- **Travail à faire**
[A] D'après le texte sur l'obésité en Afrique, quel est le taux d'accroissement annuel de la croissance urbaine du continent ?
[B] Recopiez le passage du texte sur l'obésité en Afrique compris entre "L’obésité comme nouvelle" et "la population ?", ces deux extrémités incluses.

L’obésité est un fléau sanitaire qui touche majoritairement les pays développés. Pourtant, depuis quelques années, les pays émergents sont également touchés de plein fouet par cette pandémie. L’Afrique, continent où la malnutrition et les maladies infectieuses sont endémiques, connaît pourtant une hausse du taux d’obésité dans sa population.
L’obésité comme nouvelle maladie en Afrique entraîne le continent dans une configuration dite de double fardeau : en effet, le continent est celui qui compte le plus grand nombre de maladies infectieuses comme le VIH et le paludisme avec 85,5 % du total mondial des cas de paludisme. Aussi, de plus en plus fréquemment, les fléaux de l’obésité et de la sous-nutrition se retrouvent simultanément dans un même pays africain. Comment expliquer la survenue de cette pandémie en Afrique et comment faire face à ce fléau qui n’est pas encore reconnu comme une maladie par la population ?
L’obésité est définie comme “un excès de masse grasse entraînant des inconvénients pour la santé et une réduction de l’espérance de vie” et une personne est considérée comme obèse lorsque son Indice de Masse Corporelle (calculé à partir de la division du poids en kilos par le carré de la taille en mètres) est supérieur à 30. Il s’agit d’un grave problème de santé publique à travers le monde, puisque de nombreuses maladies y sont liées: les maladies cardiovasculaires le diabète de type 2, certains cancers et des problèmes de santé chroniques.
L’urbanisation et la transition économique comme causes de l’obésité
L’obésité dans le continent noir est le résultat du développement socio-économique, de transformations sociales et environnementales qui ne sont pas accompagnées par des politiques de soutien dans les secteurs de la santé, de l’industrie agroalimentaire ou encore celui de l’éducation. Aussi, l’urbanisation rapide en Afrique prédispose au surpoids.
L’émergence récente de l’obésité en Afrique est en grande partie liée à la transition économique du continent. En effet, cette transition économique est synonyme de croissance et d’urbanisation. L’Afrique est le continent qui connaît actuellement la croissance urbaine la plus rapide du monde, le taux d’accroissement étant de 4,5 % par an. En 2030, la population urbaine du continent devrait dépasser les 50%. Avec l’urbanisation, on assiste à une occidentalisation du mode de vie. Dans les villes, le régime alimentaire a un contenu à forte densité énergétique, contrairement à la nourriture traditionnelle, plus pauvre en graisse et en sucre. Aussi, l’activité physique est réduite. Tandis que le revenu moyen s’élève, les Africains troquent leurs céréales, racines et tubercules pour des régimes plus abondants et plus variés. L’alimentation s’occidentalise, on parle de “transition nutritionnelle.”
Contrairement aux pays développés où l’obésité est considérée comme un problème de santé publique, les Africains n’ont pas encore conscience du caractère néfaste du surpoids. Pour certaines populations africaines, le surpoids est encore considéré comme un signe de bonne santé et de richesse.
Des représentations et des croyances qui favorisent l’obésité
L’urbanisation et les transformations que connaissent les pays africains ne sont pas les seules explications du phénomène relativement nouveau de l’obésité. Si dans les pays occidentaux, il n’y a pas de corrélation entre le poids d’une personne et son statut social, le surpoids en Afrique est en revanche considéré comme un signe de richesse dans certaines sociétés africaines. De surcroit, dans des pays où la malnutrition et les maladies infectieuses sont si répandues, le gain de poids est alors considéré comme un signe de bonne santé. Une étude réalisée auprès de femmes sud-africaines a démontré que celles-ci associaient l’insuffisance pondérale à une maladie telle que le sida.
Une autre étude menée auprès de femmes sud-africaines a également révélé que l’image du corps chez ces femmes est appréhendée autrement que dans les pays occidentaux: sur 217 participantes obèses, seulement 5,9 % se percevaient comme telles. 50,6 % de ces participantes se percevaient comme normales. Cependant, l’influence occidentale commence à nuancer ce tableau. Une étude menée en Gambie démontre que l’attitude envers l’obésité change selon qu’il s’agit de femmes âgées ou de jeunes femmes, ces dernières étant influencées par les critères de beauté occidentaux et se souciant donc de leur poids.

- **Section des données**
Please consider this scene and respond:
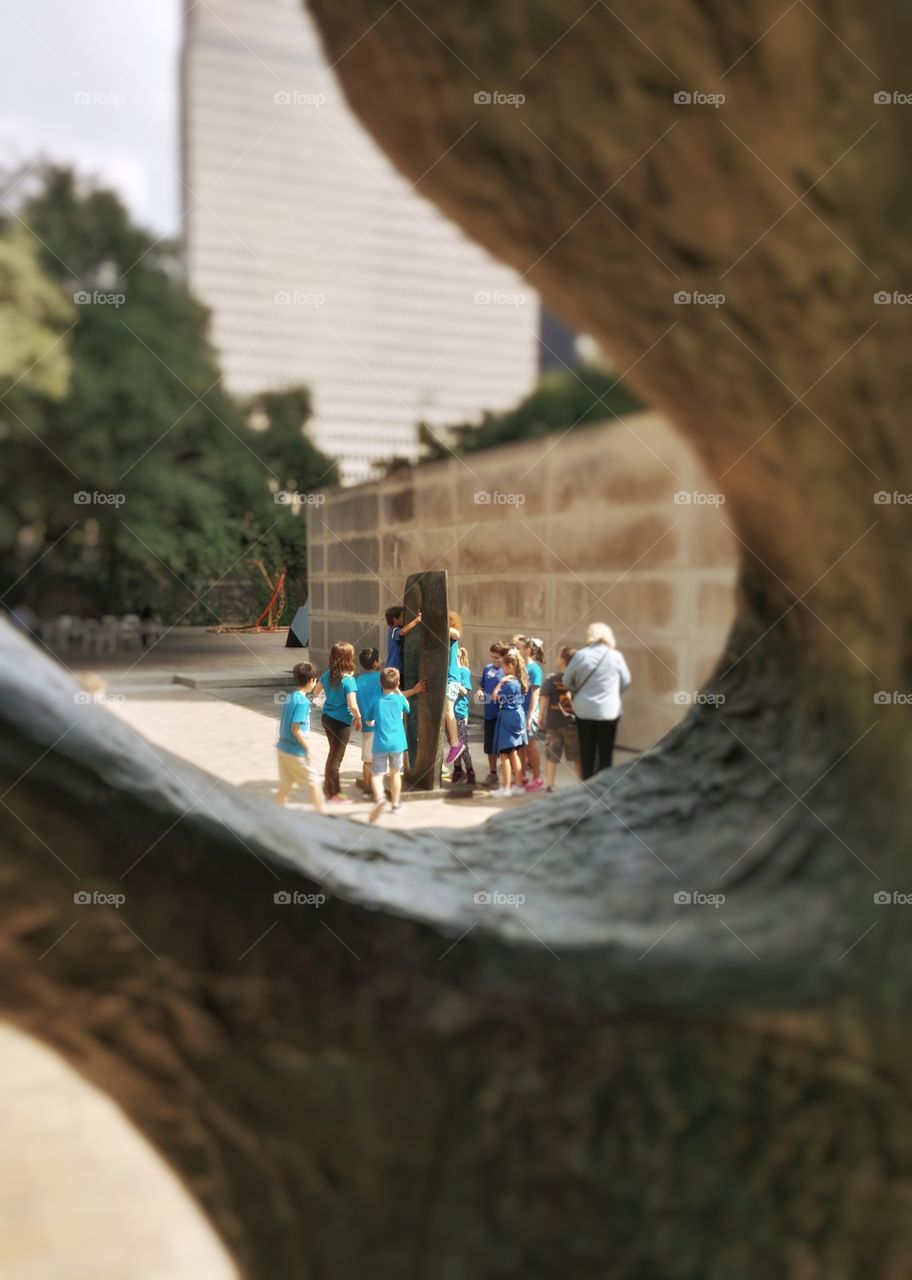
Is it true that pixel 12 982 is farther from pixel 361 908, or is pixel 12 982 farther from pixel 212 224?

- **Réponses**
[A] 4,5 % par an.

[B]
L’obésité comme nouvelle maladie en Afrique entraîne le continent dans une configuration dite de double fardeau : en effet, le continent est celui qui compte le plus grand nombre de maladies infectieuses comme le VIH et le paludisme avec 85,5 % du total mondial des cas de paludisme. Aussi, de plus en plus fréquemment, les fléaux de l’obésité et de la sous-nutrition se retrouvent simultanément dans un même pays africain. Comment expliquer la survenue de cette pandémie en Afrique et comment faire face à ce fléau qui n’est pas encore reconnu comme une maladie par la population ?